Dataset excerpts:

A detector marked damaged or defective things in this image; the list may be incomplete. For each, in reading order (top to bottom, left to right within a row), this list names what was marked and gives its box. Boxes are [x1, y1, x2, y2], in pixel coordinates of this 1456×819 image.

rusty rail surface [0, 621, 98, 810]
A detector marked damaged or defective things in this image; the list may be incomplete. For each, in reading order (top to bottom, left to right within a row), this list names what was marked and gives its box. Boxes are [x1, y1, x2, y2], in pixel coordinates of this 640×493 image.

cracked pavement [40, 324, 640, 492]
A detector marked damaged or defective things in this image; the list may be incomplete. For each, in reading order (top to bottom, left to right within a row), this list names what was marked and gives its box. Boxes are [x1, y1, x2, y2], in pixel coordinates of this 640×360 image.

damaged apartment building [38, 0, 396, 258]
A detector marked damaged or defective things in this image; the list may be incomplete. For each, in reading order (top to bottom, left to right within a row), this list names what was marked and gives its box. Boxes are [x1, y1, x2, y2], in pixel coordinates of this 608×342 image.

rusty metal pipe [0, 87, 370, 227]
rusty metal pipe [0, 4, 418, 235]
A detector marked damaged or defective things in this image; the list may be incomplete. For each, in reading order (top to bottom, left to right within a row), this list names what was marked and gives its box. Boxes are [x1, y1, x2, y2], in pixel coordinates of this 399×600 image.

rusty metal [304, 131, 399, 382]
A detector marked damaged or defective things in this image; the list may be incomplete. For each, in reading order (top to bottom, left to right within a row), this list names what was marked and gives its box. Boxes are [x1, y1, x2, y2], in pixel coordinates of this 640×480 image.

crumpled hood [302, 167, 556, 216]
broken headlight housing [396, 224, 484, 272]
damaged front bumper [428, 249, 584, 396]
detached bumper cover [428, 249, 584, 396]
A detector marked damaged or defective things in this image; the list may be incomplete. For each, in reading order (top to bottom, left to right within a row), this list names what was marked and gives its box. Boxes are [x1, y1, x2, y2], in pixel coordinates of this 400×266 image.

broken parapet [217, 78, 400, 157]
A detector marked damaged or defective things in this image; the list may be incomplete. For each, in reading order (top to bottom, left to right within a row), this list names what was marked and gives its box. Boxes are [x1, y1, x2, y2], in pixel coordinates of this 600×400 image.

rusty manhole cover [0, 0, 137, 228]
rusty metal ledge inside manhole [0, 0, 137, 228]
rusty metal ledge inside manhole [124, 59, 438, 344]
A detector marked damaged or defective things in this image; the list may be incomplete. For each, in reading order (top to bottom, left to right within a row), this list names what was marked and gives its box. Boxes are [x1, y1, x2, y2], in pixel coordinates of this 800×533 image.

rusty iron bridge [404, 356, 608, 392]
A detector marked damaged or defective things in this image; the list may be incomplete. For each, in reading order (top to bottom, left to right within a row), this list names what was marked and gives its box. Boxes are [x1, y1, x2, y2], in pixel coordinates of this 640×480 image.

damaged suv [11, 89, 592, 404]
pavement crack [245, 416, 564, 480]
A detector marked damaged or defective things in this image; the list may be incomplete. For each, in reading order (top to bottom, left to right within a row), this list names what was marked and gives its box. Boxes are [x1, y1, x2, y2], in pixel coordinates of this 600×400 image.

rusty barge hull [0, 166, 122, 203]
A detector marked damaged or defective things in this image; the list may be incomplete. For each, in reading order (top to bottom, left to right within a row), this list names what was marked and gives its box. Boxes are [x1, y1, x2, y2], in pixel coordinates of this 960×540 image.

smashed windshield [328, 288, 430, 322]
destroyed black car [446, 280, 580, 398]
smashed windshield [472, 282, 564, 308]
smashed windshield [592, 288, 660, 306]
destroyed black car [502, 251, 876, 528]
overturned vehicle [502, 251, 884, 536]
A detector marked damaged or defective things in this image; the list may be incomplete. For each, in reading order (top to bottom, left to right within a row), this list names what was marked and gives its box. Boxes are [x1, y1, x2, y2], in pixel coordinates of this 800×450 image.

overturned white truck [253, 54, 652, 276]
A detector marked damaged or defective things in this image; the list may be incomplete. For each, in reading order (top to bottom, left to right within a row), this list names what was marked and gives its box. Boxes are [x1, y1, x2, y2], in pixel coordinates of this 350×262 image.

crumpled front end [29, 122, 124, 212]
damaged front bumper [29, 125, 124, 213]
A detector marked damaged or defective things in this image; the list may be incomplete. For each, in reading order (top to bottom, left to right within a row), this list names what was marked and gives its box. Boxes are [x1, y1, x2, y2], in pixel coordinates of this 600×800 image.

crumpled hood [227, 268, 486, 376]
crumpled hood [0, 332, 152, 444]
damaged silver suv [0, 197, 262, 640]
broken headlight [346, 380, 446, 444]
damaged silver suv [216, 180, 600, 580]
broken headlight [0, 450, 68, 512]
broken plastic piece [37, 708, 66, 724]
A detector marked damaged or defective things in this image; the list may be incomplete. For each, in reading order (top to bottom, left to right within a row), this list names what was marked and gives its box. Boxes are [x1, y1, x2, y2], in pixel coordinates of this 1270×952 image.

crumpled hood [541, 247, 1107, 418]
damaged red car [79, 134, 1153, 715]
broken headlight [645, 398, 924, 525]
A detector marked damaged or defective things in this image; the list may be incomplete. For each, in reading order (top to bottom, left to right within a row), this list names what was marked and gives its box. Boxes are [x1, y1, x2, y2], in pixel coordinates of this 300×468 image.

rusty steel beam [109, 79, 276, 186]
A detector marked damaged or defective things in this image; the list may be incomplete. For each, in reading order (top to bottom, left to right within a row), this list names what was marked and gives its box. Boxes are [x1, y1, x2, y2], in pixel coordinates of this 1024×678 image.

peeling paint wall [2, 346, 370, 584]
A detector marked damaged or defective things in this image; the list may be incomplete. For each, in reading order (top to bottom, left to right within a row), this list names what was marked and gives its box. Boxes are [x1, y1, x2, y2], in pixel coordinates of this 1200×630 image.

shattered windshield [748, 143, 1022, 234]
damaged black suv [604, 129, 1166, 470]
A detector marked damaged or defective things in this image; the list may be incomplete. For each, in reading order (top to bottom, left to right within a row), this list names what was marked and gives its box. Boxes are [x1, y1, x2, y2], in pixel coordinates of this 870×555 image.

Assigned task: Restate every record above, exactly, in full.

Task answer:
A detector marked damaged or defective things in this image; the list may be incomplete. For each, in reading order (top to bottom, left to right within a row), this list names what was marked and gives its box. Boxes are [x1, y1, x2, y2], in pixel coordinates of this 1456×819 image.

rusty rail surface [0, 621, 98, 810]
A detector marked damaged or defective things in this image; the list may be incomplete. For each, in reading order (top to bottom, left to right within a row), this list names what was marked and gives its box. Boxes are [x1, y1, x2, y2], in pixel coordinates of this 640×493 image.

cracked pavement [40, 324, 640, 492]
A detector marked damaged or defective things in this image; the list may be incomplete. For each, in reading order (top to bottom, left to right within a row), this list names what was marked and gives its box. Boxes are [x1, y1, x2, y2], in pixel coordinates of this 640×360 image.

damaged apartment building [38, 0, 396, 258]
A detector marked damaged or defective things in this image; the list may be incomplete. For each, in reading order (top to bottom, left to right within a row), this list names what was marked and gives its box. Boxes are [x1, y1, x2, y2], in pixel coordinates of this 608×342 image.

rusty metal pipe [0, 87, 370, 227]
rusty metal pipe [0, 4, 418, 235]
A detector marked damaged or defective things in this image; the list may be incomplete. For each, in reading order (top to bottom, left to right within a row), this list names what was marked and gives its box. Boxes are [x1, y1, x2, y2], in pixel coordinates of this 399×600 image.

rusty metal [304, 131, 399, 382]
A detector marked damaged or defective things in this image; the list may be incomplete. For each, in reading order (top to bottom, left to right within a row), this list names what was marked and gives its box. Boxes are [x1, y1, x2, y2], in pixel coordinates of this 640×480 image.

crumpled hood [302, 167, 556, 216]
broken headlight housing [396, 224, 484, 272]
damaged front bumper [428, 249, 584, 396]
detached bumper cover [428, 249, 584, 396]
A detector marked damaged or defective things in this image; the list may be incomplete. For each, in reading order (top to bottom, left to right within a row), this list names what was marked and gives its box. Boxes are [x1, y1, x2, y2], in pixel coordinates of this 400×266 image.

broken parapet [217, 78, 400, 157]
A detector marked damaged or defective things in this image; the list may be incomplete. For each, in reading order (top to bottom, left to right within a row), this list names what was marked and gives its box. Boxes are [x1, y1, x2, y2], in pixel coordinates of this 600×400 image.

rusty manhole cover [0, 0, 137, 228]
rusty metal ledge inside manhole [0, 0, 137, 228]
rusty metal ledge inside manhole [124, 59, 438, 344]
A detector marked damaged or defective things in this image; the list may be incomplete. For each, in reading order (top to bottom, left to right within a row), this list names what was marked and gives its box. Boxes are [x1, y1, x2, y2], in pixel coordinates of this 800×533 image.

rusty iron bridge [404, 356, 608, 392]
A detector marked damaged or defective things in this image; the list may be incomplete. For each, in reading order (top to bottom, left to right within a row), this list names what was marked and gives its box. Boxes are [x1, y1, x2, y2], in pixel coordinates of this 640×480 image.

damaged suv [11, 89, 592, 404]
pavement crack [245, 416, 564, 480]
A detector marked damaged or defective things in this image; the list may be incomplete. For each, in reading order (top to bottom, left to right within a row), this list names what was marked and gives its box. Boxes are [x1, y1, x2, y2], in pixel coordinates of this 600×400 image.

rusty barge hull [0, 166, 122, 203]
A detector marked damaged or defective things in this image; the list may be incomplete. For each, in reading order (top to bottom, left to right within a row), this list names what was marked and gives its box. Boxes are [x1, y1, x2, y2], in pixel coordinates of this 960×540 image.

smashed windshield [328, 288, 430, 322]
destroyed black car [446, 280, 580, 398]
smashed windshield [472, 282, 564, 308]
smashed windshield [592, 288, 660, 306]
destroyed black car [502, 251, 876, 528]
overturned vehicle [502, 251, 884, 536]
A detector marked damaged or defective things in this image; the list may be incomplete. For each, in reading order (top to bottom, left to right within a row), this list names what was marked and gives its box. Boxes are [x1, y1, x2, y2], in pixel coordinates of this 800×450 image.

overturned white truck [253, 54, 652, 276]
A detector marked damaged or defective things in this image; the list may be incomplete. For each, in reading order (top to bottom, left to right within a row), this list names what was marked and gives its box. Boxes are [x1, y1, x2, y2], in pixel coordinates of this 350×262 image.

crumpled front end [29, 122, 124, 212]
damaged front bumper [29, 125, 124, 213]
A detector marked damaged or defective things in this image; the list may be incomplete. For each, in reading order (top to bottom, left to right within a row), this list names what was marked and gives its box. Boxes are [x1, y1, x2, y2], in pixel coordinates of this 600×800 image.

crumpled hood [227, 268, 486, 376]
crumpled hood [0, 332, 152, 444]
damaged silver suv [0, 197, 262, 640]
broken headlight [346, 380, 446, 444]
damaged silver suv [216, 180, 600, 580]
broken headlight [0, 450, 68, 512]
broken plastic piece [37, 708, 66, 724]
A detector marked damaged or defective things in this image; the list may be incomplete. For each, in reading order (top to bottom, left to right within a row), this list names what was marked and gives its box. Boxes are [x1, y1, x2, y2], in pixel coordinates of this 1270×952 image.

crumpled hood [541, 247, 1107, 418]
damaged red car [79, 134, 1153, 715]
broken headlight [645, 398, 924, 525]
A detector marked damaged or defective things in this image; the list may be incomplete. For each, in reading order (top to bottom, left to right within a row), this list names what was marked and gives its box. Boxes are [x1, y1, x2, y2], in pixel coordinates of this 300×468 image.

rusty steel beam [109, 79, 276, 186]
A detector marked damaged or defective things in this image; the list may be incomplete. For each, in reading order (top to bottom, left to right within a row), this list names what was marked and gives its box. Boxes are [x1, y1, x2, y2], in pixel coordinates of this 1024×678 image.

peeling paint wall [2, 346, 370, 584]
A detector marked damaged or defective things in this image; the list may be incomplete. For each, in reading order (top to bottom, left to right within a row), this list names what was marked and gives its box. Boxes are [x1, y1, x2, y2], in pixel coordinates of this 1200×630 image.

shattered windshield [748, 143, 1022, 234]
damaged black suv [604, 129, 1166, 470]
A detector marked damaged or defective things in this image; the list may be incomplete. For each, in reading order (top to bottom, left to right within a row), this list names what was marked and gives its box. Boxes are [x1, y1, x2, y2], in pixel coordinates of this 870×555 image.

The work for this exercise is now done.